The current organizational environment in all sectors, including the public sector, has become increasingly volatile, difficult to control and completely uncertain. Globalization, restructuring and new technology developments have brought tremendous challenges marked by the short life of products, exacerbated competition and clients who are becoming increasingly more demanding. Thus, today, due to the influence of these multiple changes at all levels, organizations need to adopt a continuous readaptation process to survive in this changing world (Choi & Ruona, 2011; Reginato et al, 2016).

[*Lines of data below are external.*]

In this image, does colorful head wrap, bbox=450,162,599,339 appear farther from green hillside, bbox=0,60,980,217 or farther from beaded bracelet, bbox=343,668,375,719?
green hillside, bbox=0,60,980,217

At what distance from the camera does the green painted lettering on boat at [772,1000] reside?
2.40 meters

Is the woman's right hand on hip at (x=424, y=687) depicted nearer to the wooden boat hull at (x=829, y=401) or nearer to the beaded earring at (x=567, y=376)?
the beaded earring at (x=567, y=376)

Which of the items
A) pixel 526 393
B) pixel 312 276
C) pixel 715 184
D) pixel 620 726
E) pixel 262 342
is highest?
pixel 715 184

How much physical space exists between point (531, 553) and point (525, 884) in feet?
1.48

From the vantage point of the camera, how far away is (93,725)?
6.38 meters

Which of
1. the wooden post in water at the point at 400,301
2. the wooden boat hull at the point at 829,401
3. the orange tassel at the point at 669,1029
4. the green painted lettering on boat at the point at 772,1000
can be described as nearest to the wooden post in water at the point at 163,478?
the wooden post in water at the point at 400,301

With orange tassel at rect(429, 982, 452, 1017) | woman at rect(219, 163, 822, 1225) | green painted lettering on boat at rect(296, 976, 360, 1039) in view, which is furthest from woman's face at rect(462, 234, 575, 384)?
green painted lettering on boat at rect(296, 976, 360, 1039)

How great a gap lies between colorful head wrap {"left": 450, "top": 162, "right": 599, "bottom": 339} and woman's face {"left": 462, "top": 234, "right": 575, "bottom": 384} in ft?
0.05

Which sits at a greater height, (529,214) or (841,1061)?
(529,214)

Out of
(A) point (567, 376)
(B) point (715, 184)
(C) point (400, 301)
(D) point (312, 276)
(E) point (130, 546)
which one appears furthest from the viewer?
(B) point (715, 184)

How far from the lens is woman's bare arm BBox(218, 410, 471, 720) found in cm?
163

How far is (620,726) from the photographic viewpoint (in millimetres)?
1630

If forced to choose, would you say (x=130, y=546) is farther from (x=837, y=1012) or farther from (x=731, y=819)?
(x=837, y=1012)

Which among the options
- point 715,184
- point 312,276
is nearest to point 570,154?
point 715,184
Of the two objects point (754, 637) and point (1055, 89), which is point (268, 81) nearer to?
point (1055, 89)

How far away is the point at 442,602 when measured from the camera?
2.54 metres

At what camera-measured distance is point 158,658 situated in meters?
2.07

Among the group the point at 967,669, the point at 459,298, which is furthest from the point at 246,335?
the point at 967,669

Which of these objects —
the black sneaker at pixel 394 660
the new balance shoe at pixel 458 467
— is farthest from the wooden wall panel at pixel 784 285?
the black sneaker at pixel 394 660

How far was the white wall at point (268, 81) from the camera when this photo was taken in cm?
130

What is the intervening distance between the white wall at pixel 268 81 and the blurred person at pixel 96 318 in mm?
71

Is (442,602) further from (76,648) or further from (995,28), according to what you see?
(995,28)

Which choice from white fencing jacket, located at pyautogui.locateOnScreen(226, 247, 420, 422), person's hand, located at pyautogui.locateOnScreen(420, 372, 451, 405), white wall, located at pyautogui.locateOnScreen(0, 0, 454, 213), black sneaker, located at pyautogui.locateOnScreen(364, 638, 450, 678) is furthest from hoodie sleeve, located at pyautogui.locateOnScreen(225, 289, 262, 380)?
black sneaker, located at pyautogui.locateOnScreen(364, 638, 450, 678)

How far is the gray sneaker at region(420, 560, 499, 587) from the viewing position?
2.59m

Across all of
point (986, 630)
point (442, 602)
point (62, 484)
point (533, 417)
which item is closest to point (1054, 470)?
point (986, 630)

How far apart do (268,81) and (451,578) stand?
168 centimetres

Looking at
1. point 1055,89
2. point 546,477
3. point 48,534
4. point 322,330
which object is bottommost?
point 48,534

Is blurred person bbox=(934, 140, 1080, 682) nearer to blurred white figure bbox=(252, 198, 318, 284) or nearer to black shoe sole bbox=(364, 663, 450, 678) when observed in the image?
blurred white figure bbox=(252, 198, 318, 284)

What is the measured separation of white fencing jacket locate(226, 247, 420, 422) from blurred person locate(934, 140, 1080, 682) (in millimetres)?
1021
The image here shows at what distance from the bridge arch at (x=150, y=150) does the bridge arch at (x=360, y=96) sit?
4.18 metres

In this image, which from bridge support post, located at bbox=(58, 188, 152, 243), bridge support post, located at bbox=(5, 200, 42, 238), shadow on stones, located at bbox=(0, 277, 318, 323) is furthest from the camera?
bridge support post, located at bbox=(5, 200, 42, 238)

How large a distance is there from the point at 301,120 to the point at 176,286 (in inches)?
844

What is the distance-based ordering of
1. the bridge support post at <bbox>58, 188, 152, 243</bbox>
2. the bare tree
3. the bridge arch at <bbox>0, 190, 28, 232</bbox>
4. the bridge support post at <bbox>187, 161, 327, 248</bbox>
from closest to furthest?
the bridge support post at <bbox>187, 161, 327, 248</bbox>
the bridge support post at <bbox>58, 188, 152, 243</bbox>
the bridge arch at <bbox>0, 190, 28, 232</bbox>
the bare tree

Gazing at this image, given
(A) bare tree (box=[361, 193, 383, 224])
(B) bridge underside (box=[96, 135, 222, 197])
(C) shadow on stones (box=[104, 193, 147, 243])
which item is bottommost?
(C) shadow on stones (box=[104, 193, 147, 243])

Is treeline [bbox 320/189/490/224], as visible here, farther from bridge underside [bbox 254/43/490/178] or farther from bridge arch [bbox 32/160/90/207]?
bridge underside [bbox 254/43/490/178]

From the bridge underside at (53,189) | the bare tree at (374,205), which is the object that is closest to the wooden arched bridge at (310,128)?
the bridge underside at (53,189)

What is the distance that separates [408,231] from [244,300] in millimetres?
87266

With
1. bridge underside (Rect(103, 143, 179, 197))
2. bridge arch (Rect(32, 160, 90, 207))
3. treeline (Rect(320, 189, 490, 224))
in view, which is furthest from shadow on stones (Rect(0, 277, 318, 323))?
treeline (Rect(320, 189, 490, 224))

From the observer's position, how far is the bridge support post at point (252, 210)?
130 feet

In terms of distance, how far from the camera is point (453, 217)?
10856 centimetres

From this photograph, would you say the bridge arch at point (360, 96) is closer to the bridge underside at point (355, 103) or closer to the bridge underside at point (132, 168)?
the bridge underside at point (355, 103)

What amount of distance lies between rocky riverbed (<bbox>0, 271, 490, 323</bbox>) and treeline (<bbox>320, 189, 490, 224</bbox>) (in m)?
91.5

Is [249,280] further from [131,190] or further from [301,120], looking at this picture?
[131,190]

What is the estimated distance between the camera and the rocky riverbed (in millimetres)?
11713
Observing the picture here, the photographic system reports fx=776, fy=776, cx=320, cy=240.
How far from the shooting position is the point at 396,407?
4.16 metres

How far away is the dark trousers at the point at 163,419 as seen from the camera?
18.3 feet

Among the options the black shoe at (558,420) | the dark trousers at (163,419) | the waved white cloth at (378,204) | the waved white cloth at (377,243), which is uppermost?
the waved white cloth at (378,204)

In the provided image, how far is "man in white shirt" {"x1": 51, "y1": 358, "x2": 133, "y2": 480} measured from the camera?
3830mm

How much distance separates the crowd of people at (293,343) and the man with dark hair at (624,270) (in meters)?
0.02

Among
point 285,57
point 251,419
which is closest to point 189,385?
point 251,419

One of the major changes that took place in the public sector is digital transformation, such as technologies of e-procurement and online tax filing. In fact, currently, to communicate with a new generation of citizens who never knew a world without Wi-Fi and social media, public organizations have no choice but to incorporate new technologies into their operations and processes (Heinze et al., 2018). Digital transformation is also dictated by budget cuts and calls for more efficiency in public services. However, digital transformation entails a range of immediate and extensive impacts on public-sector organizations. The transformation remodels organizational processes, work tasks, job design, organizational structure, knowledge and skills, values, attitudes and the behavior of employees (Gurtoo & Tripathy, 2000; Hon et al., 2011). For these reasons, the success of digitalization projects is tremendously determined by their sincere and wholehearted adoption by an organization’s members (Gurtoo & Tripathy, 2000). Hence, public organizations need to pay particular attention to their employees’ support and acceptance of digital transformation (Choi & Ruona, 2011).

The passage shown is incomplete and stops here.